Afrikalinguistische Feldforschung
Auf dem afrikanischen Kontinent werden an die 2000 Sprachen gesprochen, von denen viele noch nicht einmal in ihren elementaren Grundstrukturen beschrieben sind. Auch viele der bekannteren Sprachen Afrikas sind nur lückenhaft erforscht. Um hier solide Grundlagen sowohl für die Sprachtypologie und den Sprachvergleich als auch für die Erforschung von afrikanischer Geschichte, Kultur und Literatur zu liefern, besteht eine zentrale Aufgabe der Afrikanistik darin, die afrikanischen Sprachen aus den Kategorien ihrer eigenen lexikalischen und grammatischen Strukturen heraus zu beschreiben und im Gefüge ihrer gesellschaftlichen, kulturellen und historischen Bedingungen und Gebrauchsweisen zu analysieren. Dies kann nur in Kooperation mit den Sprachgemeinschaften vor Ort selbst und mit staatlichen und nichtstaatlichen Organisationen der jeweiligen Zielländer geschehen. Feldforschungen sind daher elementarer Bestandteil der Arbeit von Afrikanist*innen.
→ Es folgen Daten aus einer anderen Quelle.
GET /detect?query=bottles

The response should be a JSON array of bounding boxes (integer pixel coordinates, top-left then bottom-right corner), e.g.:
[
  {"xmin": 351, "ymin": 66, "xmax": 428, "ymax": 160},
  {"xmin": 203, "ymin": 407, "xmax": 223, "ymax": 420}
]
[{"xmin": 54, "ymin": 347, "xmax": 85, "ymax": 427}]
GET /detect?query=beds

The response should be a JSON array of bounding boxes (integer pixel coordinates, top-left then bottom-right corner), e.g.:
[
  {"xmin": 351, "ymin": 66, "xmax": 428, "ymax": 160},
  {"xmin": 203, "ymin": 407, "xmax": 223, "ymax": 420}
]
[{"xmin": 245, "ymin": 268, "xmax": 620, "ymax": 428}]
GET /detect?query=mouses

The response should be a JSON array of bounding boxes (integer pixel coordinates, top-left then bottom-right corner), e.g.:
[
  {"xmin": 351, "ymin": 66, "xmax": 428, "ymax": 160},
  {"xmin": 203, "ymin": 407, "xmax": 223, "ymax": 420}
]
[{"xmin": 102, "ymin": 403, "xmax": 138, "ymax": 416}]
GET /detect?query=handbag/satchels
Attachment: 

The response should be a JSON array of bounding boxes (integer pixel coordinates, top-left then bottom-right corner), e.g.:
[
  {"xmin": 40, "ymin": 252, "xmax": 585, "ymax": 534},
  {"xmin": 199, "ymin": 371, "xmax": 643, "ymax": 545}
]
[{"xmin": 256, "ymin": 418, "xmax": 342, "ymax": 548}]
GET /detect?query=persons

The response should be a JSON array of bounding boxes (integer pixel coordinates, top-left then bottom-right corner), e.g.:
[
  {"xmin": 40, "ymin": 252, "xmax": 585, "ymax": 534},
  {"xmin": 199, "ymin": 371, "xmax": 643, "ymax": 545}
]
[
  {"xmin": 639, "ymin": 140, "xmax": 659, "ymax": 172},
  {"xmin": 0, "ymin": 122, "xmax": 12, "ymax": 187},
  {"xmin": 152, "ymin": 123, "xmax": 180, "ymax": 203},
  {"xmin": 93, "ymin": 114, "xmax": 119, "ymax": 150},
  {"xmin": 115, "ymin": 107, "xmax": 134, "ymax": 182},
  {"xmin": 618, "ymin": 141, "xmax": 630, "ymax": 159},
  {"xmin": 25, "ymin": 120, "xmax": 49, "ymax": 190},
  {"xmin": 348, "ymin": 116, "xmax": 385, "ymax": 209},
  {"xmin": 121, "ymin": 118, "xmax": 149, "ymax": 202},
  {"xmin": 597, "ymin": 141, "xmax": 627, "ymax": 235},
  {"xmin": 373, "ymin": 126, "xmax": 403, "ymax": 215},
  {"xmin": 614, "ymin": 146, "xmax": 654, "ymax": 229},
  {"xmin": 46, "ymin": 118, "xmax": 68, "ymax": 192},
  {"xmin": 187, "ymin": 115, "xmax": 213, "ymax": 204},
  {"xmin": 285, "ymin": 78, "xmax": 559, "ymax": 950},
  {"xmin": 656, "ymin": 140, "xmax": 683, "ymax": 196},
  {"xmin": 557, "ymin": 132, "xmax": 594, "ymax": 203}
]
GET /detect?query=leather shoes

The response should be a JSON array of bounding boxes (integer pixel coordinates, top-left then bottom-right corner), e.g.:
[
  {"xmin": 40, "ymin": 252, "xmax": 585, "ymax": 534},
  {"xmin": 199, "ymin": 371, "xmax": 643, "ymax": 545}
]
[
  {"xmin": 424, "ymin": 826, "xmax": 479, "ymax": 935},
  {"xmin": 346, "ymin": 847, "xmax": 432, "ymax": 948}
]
Neben der großen intellektuellen Herausforderung und dem Reiz der interkulturellen Begegnung können Feldforschungsaufenthalte aber auch große Belastungen für die Forschenden darstellen, weil sie sich —wochen– oder monatelang von Familie und Freunden getrennt — in einem ungewohnten Umfeld zurechtfinden müssen.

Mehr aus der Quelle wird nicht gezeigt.